Large droplet spread, via coughing and sneezing, is assumed to be the primary mode of transmission, but the exact role of fomites (contaminated inanimate objects we may touch), and the role of fine aerosolized particles are only beginning to be understood.

 

Allison E. Aiello of the University of Michigan is one of the researchers that has been looking for answers to these questions, and I’ve featured her team’s work a number of times.

 

Michigan NPI Study: A Closer Look
Study: Effectiveness of NPIs Against ILI's
Study: NPI's Can Help Prevent Spread Of Flu-Like Illnesses

 

Aiello’s team has recently published their findings in the May issue of the American Journal of Infection Control.   The abstract is available, but it requires a subscription to access the main article.

 

Luckily we’ve a pretty good summary available from MedPage Today. First the abstract, then the link to the MedPage article.

 

Research findings from nonpharmaceutical intervention studies for pandemic influenza and current gaps in the research


Allison E. Aiello, et al.

AJIC: American Journal of Infection Control - May 2010 (Vol. 38, Issue 4, Pages 251-258, DOI: 10.1016/j.ajic.2009.12.007)

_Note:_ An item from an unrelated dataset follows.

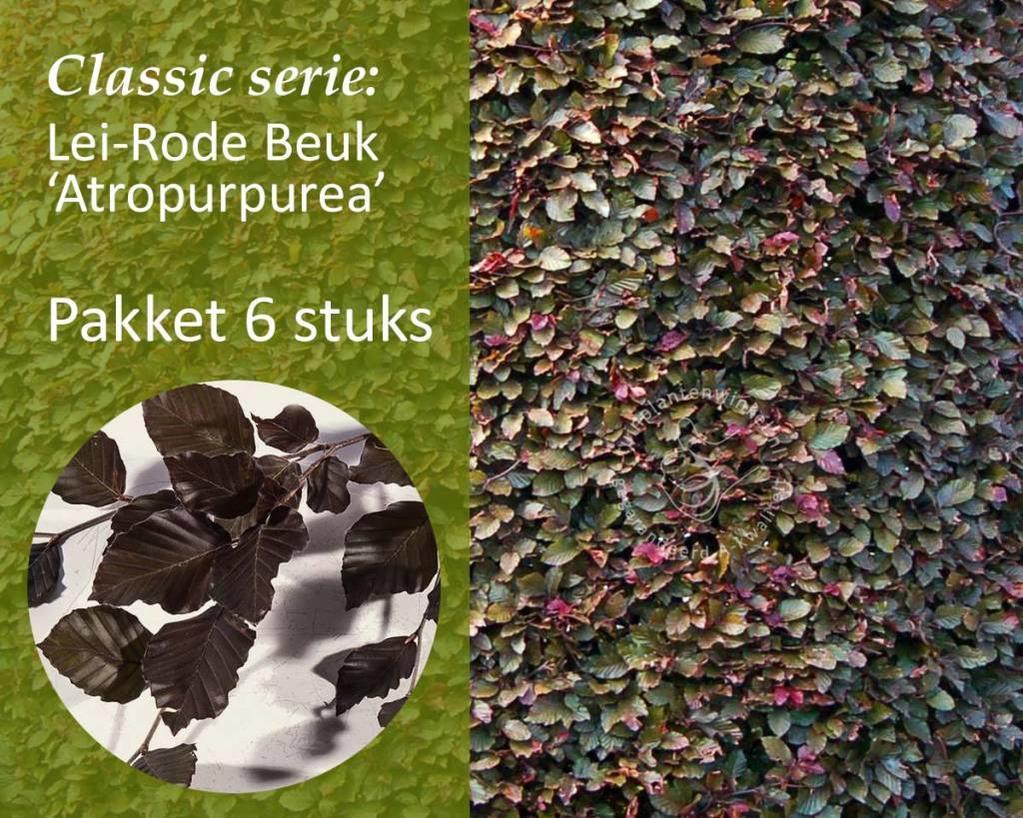 Lei-Rode Beuk - Classic - pakket 6 stuks + EXTRA'S!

In June 2006, the Centers for Disease Control and Prevention released a request for applications to identify, improve, and evaluate the effectiveness of nonpharmaceutical interventions (NPIs)—strategies other than vaccines and antiviral medications—to mitigate the spread of pandemic influenza within communities and across international borders (RFA-CI06-010).

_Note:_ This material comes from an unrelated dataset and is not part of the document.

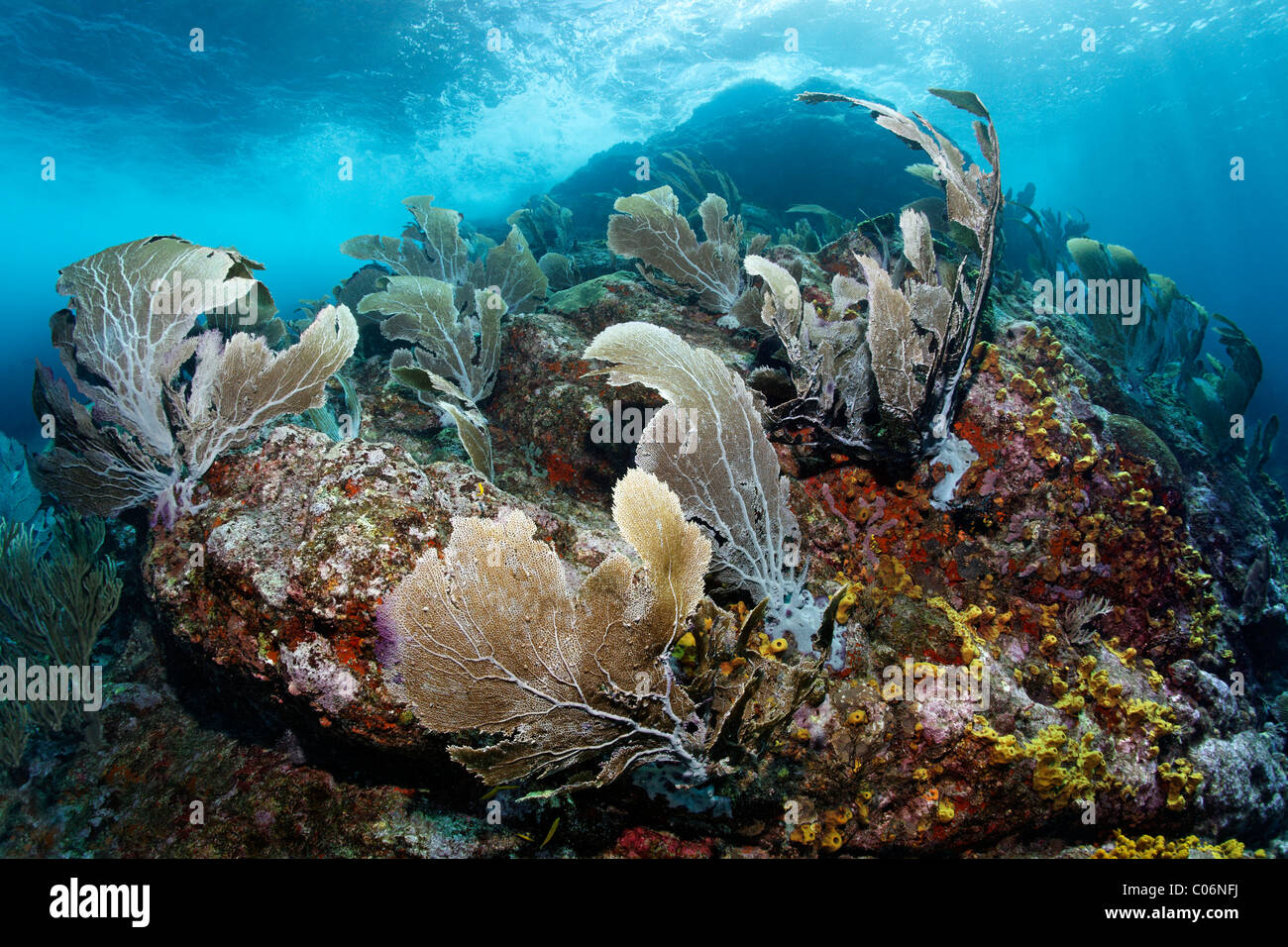 Coral reef with strong waves and currents, Venus sea fan (Gorgonia flabellum), Little Tobago, Speyside, Trinidad Stock Photo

These studies have provided major contributions to seasonal and pandemic influenza knowledge. Nonetheless, key concerns were identified related to the acceptability and protective efficacy of NPIs. Large-scale intervention studies conducted over multiple influenza epidemics, as well as smaller studies in controlled laboratory settings, are needed to address the gaps in the research on transmission and mitigation of influenza in the community setting. The current novel influenza A (H1N1) pandemic underscores the importance of influenza research.

 

 

 

Non-Drug Approach Can Slow Spread of Pandemic Flu

By Michael Smith, North American Correspondent, MedPage Today


Published: April 30, 2010


Reviewed by Dori F. Zaleznik, MD; Associate Clinical Professor of Medicine, Harvard Medical School, Boston and
Dorothy Caputo, MA, RN, BC-ADM, CDE, Nurse Planner
 

Nonpharmaceutical interventions, such as handwashing campaigns, can have a significant impact on the spread of the pandemic H1N1 flu, researchers said.

 

But an analysis of 11 CDC-supported studies reveals key gaps in the research, according to Allison Aiello, PhD, of the University of Michigan Ann Arbor, and colleagues.

 

The researchers, writing in the May issue of the American Journal of Infection Control, called for large intervention studies, conducted over multiple flu seasons, to assess the impacts of such things as handwashing, cough etiquette, and mask wearing.

 

Research is also needed into the psychosocial and cultural barriers that make some groups reluctant to accept such measures, Aiello and colleagues said, as well as lab studies to pin down how the flu is transmitted.